Enhancement-Mode High-Frequency InAlGaN/GaN MIS-HEMT Fabricated by Implementing Oxygen-Based Digital Etching on the Quaternary Layer

Abstract

A high frequency enhancement mode quaternary InAlGaN/GaN MIS-HEMT with recessed gate (Lg = 150 nm) processed using an oxygen-based digital etching technique is presented. The digital etching was performed by cyclic ICP oxygen treatment to oxidize InAlGaN barrier and HCl wet etching to remove the oxidized layer. In this study, we have demonstrated that the threshold voltage can be adjusted in a wide-range from depletion mode to enhancement mode with a nanometer scale gate for high frequency InAlGaN/GaN MIS-HEMT using the digital etching technique.

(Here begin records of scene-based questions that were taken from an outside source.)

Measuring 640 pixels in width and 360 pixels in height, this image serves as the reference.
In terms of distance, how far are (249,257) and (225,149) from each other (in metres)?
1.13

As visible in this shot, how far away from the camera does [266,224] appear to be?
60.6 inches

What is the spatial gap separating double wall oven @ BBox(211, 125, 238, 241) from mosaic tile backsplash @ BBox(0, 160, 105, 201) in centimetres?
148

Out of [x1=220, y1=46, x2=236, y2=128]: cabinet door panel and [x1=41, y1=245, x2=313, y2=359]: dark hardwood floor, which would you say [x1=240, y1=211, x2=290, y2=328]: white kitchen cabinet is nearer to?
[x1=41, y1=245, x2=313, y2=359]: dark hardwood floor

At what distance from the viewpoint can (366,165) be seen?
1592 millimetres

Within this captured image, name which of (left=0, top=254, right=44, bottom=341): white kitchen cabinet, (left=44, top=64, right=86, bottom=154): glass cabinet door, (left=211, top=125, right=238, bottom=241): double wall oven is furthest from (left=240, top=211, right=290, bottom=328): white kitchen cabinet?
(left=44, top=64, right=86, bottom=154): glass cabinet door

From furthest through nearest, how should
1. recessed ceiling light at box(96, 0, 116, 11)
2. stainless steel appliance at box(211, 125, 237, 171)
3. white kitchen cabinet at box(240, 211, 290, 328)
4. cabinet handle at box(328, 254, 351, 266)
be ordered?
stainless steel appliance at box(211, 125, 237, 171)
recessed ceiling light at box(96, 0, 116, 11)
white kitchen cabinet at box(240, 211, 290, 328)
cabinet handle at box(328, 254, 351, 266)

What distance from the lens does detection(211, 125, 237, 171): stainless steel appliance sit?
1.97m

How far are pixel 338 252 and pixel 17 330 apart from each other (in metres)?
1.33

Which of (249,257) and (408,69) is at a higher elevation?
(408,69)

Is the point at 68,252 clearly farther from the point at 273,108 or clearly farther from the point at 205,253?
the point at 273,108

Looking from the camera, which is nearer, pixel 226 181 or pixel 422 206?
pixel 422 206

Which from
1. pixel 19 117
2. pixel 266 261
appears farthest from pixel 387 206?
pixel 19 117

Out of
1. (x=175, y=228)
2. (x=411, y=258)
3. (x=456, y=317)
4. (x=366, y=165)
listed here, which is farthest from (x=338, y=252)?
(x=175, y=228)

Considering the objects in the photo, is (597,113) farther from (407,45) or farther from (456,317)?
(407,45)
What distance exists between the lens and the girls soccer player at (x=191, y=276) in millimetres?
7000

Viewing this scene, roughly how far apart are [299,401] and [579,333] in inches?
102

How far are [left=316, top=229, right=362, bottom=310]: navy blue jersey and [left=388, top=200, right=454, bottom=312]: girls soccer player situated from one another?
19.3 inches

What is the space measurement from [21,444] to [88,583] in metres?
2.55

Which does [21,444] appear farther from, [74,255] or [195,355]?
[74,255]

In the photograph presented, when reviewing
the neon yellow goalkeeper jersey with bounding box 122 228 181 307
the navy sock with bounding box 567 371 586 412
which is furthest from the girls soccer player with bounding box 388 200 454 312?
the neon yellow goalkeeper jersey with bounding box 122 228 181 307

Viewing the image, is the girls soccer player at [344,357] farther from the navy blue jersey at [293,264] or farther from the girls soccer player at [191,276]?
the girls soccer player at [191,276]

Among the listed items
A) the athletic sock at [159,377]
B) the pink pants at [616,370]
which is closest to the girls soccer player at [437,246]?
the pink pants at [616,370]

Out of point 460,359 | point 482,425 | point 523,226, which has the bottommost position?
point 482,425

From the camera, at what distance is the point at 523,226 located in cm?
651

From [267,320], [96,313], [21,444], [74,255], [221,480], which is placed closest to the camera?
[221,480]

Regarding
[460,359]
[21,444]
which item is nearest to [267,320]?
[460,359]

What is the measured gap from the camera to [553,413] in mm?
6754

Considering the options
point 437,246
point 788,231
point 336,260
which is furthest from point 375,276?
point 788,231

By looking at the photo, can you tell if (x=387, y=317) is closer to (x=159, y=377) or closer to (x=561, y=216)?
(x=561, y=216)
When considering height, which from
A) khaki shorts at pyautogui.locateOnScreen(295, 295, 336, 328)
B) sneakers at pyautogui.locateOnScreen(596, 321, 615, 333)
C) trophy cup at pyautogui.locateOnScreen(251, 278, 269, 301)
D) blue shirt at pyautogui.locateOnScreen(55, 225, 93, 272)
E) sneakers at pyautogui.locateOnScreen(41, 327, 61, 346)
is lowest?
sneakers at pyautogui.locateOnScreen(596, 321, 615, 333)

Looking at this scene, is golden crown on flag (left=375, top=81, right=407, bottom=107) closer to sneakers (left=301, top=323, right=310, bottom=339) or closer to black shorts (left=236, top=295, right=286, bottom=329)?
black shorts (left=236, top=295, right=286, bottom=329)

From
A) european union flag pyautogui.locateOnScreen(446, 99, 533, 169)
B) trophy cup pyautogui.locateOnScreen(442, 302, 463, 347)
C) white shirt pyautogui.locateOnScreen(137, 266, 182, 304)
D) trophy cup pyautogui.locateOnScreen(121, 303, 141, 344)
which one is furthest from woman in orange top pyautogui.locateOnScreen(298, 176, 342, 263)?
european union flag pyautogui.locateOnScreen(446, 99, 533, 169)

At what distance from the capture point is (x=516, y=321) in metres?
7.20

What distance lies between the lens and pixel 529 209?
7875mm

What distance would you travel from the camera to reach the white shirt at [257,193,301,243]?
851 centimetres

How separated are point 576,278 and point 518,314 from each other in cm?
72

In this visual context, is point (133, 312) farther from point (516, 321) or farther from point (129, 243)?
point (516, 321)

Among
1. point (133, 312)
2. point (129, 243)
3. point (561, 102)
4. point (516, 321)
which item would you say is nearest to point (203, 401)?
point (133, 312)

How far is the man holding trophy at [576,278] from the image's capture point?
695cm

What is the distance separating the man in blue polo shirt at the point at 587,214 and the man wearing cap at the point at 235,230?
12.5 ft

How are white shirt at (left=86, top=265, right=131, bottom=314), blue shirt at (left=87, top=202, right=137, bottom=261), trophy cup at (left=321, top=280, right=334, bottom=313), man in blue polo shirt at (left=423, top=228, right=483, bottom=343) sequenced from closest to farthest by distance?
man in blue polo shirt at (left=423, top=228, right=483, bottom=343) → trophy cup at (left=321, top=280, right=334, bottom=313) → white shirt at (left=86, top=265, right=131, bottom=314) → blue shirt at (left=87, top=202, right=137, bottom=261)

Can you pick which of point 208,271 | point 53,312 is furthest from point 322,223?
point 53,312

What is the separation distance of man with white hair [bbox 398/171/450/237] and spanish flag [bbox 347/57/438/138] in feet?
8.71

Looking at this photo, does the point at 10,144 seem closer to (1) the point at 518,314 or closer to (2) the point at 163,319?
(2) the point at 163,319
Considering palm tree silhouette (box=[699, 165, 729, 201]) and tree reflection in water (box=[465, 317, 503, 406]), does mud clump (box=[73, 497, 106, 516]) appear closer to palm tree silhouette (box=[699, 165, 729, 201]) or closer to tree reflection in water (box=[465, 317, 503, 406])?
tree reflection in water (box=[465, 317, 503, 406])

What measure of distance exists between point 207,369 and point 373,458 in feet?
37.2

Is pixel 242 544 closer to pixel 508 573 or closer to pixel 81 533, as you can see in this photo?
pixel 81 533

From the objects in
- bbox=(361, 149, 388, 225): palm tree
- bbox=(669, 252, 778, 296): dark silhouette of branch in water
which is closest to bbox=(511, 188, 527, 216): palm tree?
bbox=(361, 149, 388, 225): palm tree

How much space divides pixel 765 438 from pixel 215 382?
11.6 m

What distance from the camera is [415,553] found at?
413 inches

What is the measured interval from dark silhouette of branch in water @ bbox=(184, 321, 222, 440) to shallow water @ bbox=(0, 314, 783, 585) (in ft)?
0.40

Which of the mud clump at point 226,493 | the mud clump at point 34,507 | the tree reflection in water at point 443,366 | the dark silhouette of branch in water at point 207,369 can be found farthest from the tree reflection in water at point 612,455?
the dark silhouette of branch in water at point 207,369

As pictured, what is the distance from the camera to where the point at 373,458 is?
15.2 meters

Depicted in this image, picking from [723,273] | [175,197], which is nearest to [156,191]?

In addition, the etch rate can be controlled from 0.7 nm/cycle to 3.6 nm cycle−1 with RF bias power changing from 0 W to 40 W with high flexibility in etching rate. The post-etching surface roughness was around 0.12 nm regardless of the ICP oxidation voltage. The enhancement-mode InAlGaN quaternary GaN HEMT with maximum drain current of 955 mA mm−1, gm−1 peak of 440 mS mm−1, Vth of 0.2 V, and ft/fmax of 45/59 GHz were achieved using the digital etching for the gate recess structure.